The way this malware operates also means that it could exist on IoT devices. The malware can exist there despite removing it from the infected PC. The cybersecurity division at Microsoft is still analyzing this malware and is currently tracking the activities of the malware under the emerging moniker DEV-1028.
The malware’s primary target seems to be Russia, as most infections have been reported in the country. The other countries where infections have also been reported include Belarus, Cameroon, Columbia, Czech, India, Indonesia, Italy, Mexico, Nigeria, Ukraine, and Uzbekistan.
The tech giant did not reveal the full extent of the malicious campaign. However, given the target groups where the majority of infections were detected, it is inevitable that the attacks were focused on governments and other institutions, and the goal could be ransomware or other types of malicious activities.

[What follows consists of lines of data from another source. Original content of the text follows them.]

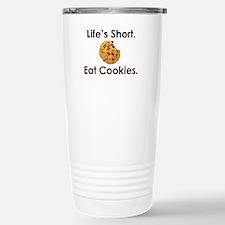 Life's Short. Eat Cookies. Travel Mug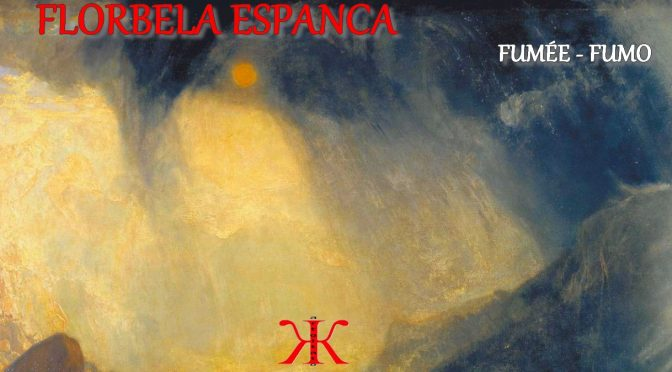 FUMÉE – Poème de FLORBELA ESPANCA – FUMO – 1923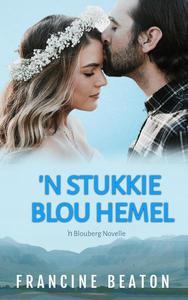 'n Stukkie Blou Hemel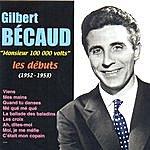 Gilbert Bécaud Les Débuts (1952 - 1953)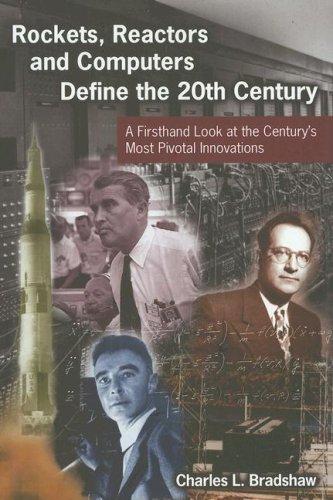 Rockets, Reactors, and Computers Define the Twentieth Century: Charles L. Bradshaw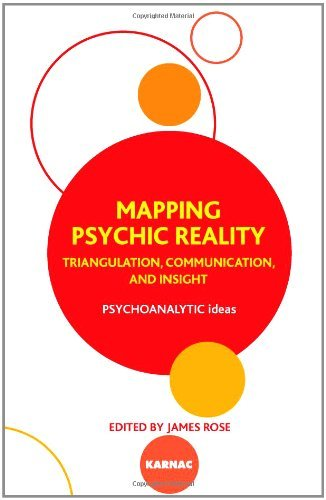 Mapping Psychic Reality: Triangulation, Communication, and Insight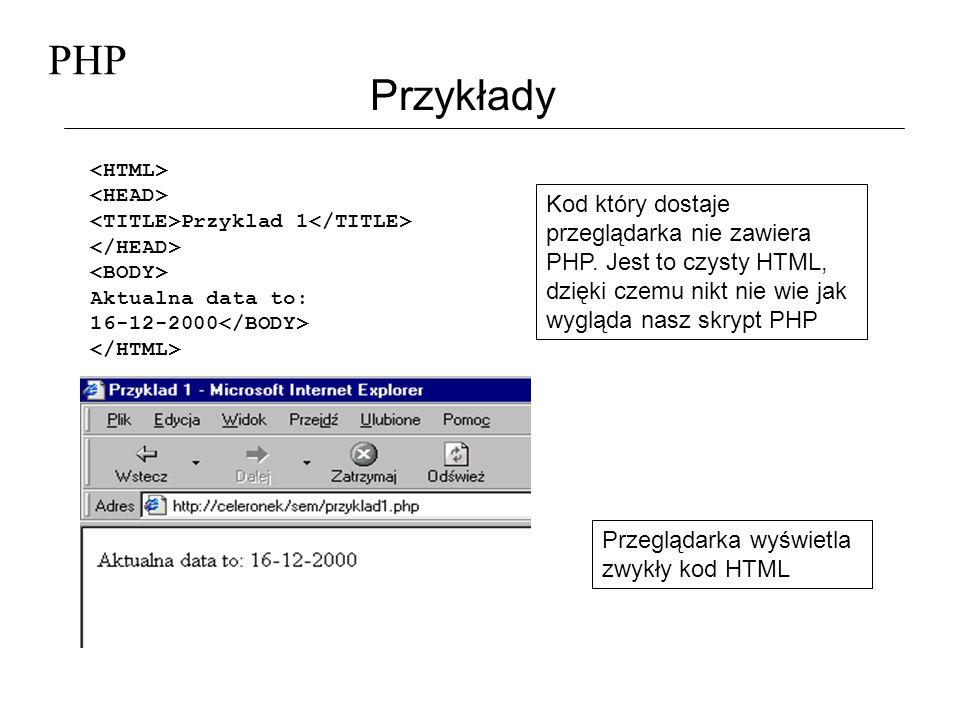 PHP Przykłady. <HTML> <HEAD> <TITLE>Przyklad 1</TITLE> </HEAD> <BODY> Aktualna data to: 16-12-2000</BODY>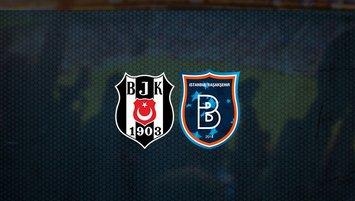 Beşiktaş - Başakşehir maçı saat kaçta ve hangi kanalda?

The initial infection point that was used by the botnet included several machines that had been compromised. The compromise happened after cracking tools were installed into the machine, which gave the threat actors access to illegal Windows licenses.
The malicious software was also used as a channel to run a Python payload. It contained some of the main features of this botnet, such as scanning for Linux devices that have been SSH-enabled. Once the threat actors did this, they could conduct a dictionary attack on the intended victim.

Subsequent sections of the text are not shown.